You are viewing a plain text version of this content. The canonical link for it is here.
Posted to solr-user@lucene.apache.org by sarfaraz masood <sa...@yahoo.com> on 2010/06/15 15:38:47 UTC

how to get tf-idf values in solr

I am Sarfaraz, working on a Search Engine
project which is based on Nutch & Solr.
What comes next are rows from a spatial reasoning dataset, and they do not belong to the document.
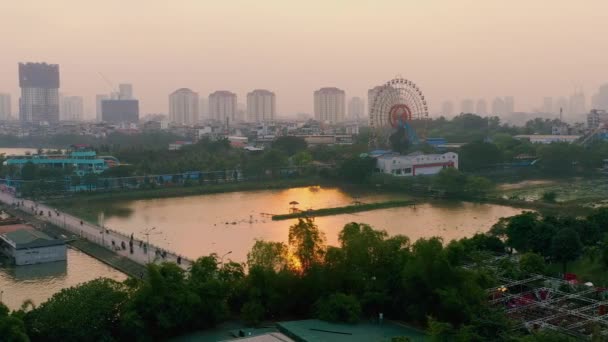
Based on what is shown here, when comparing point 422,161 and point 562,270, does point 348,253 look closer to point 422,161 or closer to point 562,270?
point 562,270

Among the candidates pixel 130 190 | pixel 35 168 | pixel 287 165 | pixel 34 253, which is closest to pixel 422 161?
pixel 287 165

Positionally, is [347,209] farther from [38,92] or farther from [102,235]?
[38,92]

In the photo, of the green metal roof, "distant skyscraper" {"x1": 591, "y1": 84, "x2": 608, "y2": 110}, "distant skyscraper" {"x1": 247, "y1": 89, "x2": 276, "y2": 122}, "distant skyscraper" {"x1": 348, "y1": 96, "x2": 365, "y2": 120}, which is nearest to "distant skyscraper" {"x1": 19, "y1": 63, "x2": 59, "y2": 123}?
"distant skyscraper" {"x1": 247, "y1": 89, "x2": 276, "y2": 122}

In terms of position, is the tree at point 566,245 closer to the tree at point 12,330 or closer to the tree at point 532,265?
the tree at point 532,265

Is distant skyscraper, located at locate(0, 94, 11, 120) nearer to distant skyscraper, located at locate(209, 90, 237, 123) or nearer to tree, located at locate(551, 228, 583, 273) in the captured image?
distant skyscraper, located at locate(209, 90, 237, 123)

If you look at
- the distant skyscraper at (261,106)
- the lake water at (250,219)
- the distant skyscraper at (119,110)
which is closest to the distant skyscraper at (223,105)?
the distant skyscraper at (261,106)
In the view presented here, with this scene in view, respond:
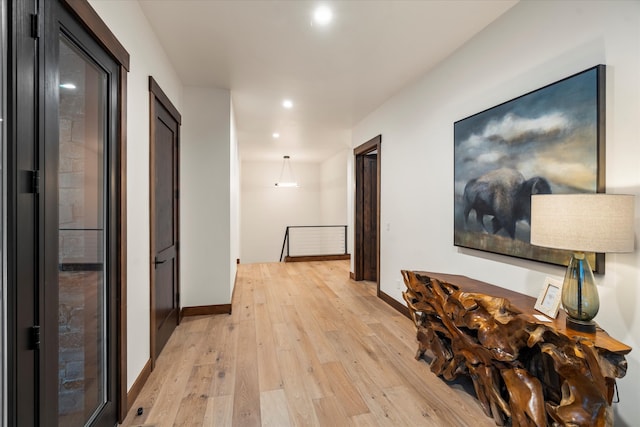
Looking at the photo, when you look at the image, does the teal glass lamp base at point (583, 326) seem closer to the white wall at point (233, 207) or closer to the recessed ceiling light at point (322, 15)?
the recessed ceiling light at point (322, 15)

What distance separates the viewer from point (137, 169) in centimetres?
210

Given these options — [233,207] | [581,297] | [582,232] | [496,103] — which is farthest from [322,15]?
[233,207]

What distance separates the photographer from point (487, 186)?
2330mm

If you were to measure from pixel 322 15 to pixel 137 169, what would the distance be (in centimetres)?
173

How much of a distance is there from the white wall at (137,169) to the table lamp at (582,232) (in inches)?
95.0

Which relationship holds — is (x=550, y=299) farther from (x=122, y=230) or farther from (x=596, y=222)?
(x=122, y=230)

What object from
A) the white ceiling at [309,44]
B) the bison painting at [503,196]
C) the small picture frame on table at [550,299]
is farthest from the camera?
the white ceiling at [309,44]

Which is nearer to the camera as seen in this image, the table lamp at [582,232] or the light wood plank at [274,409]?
the table lamp at [582,232]

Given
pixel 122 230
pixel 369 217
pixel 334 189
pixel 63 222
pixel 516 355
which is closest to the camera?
pixel 63 222

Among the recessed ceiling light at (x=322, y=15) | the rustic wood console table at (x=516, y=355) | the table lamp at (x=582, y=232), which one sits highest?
the recessed ceiling light at (x=322, y=15)

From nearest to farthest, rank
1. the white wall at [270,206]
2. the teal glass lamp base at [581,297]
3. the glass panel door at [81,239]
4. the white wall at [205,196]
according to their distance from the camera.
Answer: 1. the glass panel door at [81,239]
2. the teal glass lamp base at [581,297]
3. the white wall at [205,196]
4. the white wall at [270,206]

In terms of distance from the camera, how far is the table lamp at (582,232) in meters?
1.33

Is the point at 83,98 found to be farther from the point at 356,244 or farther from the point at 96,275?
the point at 356,244

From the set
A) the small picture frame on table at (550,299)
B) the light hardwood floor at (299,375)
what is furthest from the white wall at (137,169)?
the small picture frame on table at (550,299)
I am trying to implement a
new Search Algorithm for this engine.

Our search engine is crawling the web and storing the documents in form of large strings in the database indexed by their urls.

Now
to implement my algorithm i need tf - idf values(0 - 1) for each
document given by the crawler. but i m unable to find any method in
solr or lucene which can serve my purpose.
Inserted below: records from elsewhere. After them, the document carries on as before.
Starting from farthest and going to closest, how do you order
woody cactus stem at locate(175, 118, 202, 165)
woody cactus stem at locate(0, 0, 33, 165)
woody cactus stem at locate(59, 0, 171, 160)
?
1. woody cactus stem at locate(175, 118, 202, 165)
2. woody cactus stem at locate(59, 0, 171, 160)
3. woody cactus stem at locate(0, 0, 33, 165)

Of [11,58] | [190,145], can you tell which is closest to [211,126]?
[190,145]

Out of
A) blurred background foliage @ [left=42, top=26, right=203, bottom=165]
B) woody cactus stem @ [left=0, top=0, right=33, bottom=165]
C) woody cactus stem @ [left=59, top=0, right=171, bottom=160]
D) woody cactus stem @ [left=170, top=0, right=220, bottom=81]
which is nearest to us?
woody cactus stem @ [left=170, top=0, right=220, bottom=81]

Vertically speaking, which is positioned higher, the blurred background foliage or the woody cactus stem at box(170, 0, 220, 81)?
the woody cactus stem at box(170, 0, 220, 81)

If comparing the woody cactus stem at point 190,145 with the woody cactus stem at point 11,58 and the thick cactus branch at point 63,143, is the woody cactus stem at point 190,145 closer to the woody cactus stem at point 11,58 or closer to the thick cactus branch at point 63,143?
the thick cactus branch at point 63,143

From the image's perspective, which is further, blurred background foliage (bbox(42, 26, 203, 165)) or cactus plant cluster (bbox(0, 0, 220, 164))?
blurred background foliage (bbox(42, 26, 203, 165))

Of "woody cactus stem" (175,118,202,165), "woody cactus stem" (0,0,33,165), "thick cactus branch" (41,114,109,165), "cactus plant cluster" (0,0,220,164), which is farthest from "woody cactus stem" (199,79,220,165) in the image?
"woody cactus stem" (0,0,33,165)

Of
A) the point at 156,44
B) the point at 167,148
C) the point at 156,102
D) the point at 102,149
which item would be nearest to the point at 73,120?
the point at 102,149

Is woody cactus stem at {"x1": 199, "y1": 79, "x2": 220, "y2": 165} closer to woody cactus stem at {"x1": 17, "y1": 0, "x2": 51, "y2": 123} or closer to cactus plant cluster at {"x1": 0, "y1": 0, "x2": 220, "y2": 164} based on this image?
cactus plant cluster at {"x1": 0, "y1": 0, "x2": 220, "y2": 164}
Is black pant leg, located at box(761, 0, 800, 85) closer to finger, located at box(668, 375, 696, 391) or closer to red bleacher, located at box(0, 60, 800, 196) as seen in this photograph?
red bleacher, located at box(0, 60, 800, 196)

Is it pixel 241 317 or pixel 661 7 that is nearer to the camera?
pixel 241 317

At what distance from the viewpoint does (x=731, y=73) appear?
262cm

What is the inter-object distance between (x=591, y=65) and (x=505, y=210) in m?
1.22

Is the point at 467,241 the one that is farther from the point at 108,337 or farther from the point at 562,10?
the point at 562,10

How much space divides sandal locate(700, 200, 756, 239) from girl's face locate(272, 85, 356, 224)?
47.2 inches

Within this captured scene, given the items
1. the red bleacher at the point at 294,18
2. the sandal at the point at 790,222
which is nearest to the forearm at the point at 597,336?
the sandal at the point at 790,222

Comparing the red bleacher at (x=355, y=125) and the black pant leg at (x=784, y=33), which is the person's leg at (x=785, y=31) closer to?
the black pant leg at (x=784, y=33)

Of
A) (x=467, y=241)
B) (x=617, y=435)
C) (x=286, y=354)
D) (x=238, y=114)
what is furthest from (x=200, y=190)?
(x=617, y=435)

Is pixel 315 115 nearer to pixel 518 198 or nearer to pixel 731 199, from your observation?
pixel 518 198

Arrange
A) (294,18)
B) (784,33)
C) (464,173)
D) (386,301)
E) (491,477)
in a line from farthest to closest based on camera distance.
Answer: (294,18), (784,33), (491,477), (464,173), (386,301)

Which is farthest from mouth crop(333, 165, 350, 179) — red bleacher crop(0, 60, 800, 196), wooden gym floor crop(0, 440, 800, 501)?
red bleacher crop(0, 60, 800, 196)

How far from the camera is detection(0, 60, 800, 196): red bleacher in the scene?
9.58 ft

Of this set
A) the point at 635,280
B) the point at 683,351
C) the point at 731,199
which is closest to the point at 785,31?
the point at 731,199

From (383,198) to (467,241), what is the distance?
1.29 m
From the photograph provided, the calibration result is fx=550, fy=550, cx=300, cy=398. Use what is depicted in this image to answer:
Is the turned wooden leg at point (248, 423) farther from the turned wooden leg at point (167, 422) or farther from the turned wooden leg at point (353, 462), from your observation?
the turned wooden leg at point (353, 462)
For my algorithm i need to maintain a relevance matrix of the following type :

eg 
        term1   term2    term3    term4...........
url1    0.7       0.8      
 0.3        0.1
url2    0.4       0.1       0.4       0.5
url3

.
.
.
and
for this purpose i need a core java method/function in solr that
returns me the tf idf values for all terms in all documents for the
available document list..

Plz help

I will highly grateful to you all

-Sarfaraz Masood


Re: how to get tf-idf values in solr

Posted by Erik Hatcher <er...@gmail.com>.
The TermVectorComponent can return tf/idf:

   <http://wiki.apache.org/solr/TermVectorComponent>


On Jun 15, 2010, at 9:38 AM, sarfaraz masood wrote:

> I am Sarfaraz, working on a Search Engine
> project which is based on Nutch & Solr. I am trying to implement a
> new Search Algorithm for this engine.
>
> Our search engine is crawling the web and storing the documents in  
> form of large strings in the database indexed by their urls.
>
> Now
> to implement my algorithm i need tf - idf values(0 - 1) for each
> document given by the crawler. but i m unable to find any method in
> solr or lucene which can serve my purpose.
>
> For my algorithm i need to maintain a relevance matrix of the  
> following type :
>
> eg
>         term1   term2    term3    term4...........
> url1    0.7       0.8
> 0.3        0.1
> url2    0.4       0.1       0.4       0.5
> url3
>
> .
> .
> .
> and
> for this purpose i need a core java method/function in solr that
> returns me the tf idf values for all terms in all documents for the
> available document list..
>
> Plz help
>
> I will highly grateful to you all
>
> -Sarfaraz Masood
>


Re: how to get tf-idf values in solr

Posted by didier deshommes <df...@gmail.com>.
Have you taken a look at Solr's TermVector component? It's probably
what you want:

http://wiki.apache.org/solr/TermVectorComponent

didier

On Tue, Jun 15, 2010 at 8:38 AM, sarfaraz masood
<sa...@yahoo.com> wrote:
> I am Sarfaraz, working on a Search Engine
> project which is based on Nutch & Solr. I am trying to implement a
> new Search Algorithm for this engine.
>
> Our search engine is crawling the web and storing the documents in form of large strings in the database indexed by their urls.
>
> Now
> to implement my algorithm i need tf - idf values(0 - 1) for each
> document given by the crawler. but i m unable to find any method in
> solr or lucene which can serve my purpose.
>
> For my algorithm i need to maintain a relevance matrix of the following type :
>
> eg
>         term1   term2    term3    term4...........
> url1    0.7       0.8
>  0.3        0.1
> url2    0.4       0.1       0.4       0.5
> url3
>
> .
> .
> .
> and
> for this purpose i need a core java method/function in solr that
> returns me the tf idf values for all terms in all documents for the
> available document list..
>
> Plz help
>
> I will highly grateful to you all
>
> -Sarfaraz Masood
>
>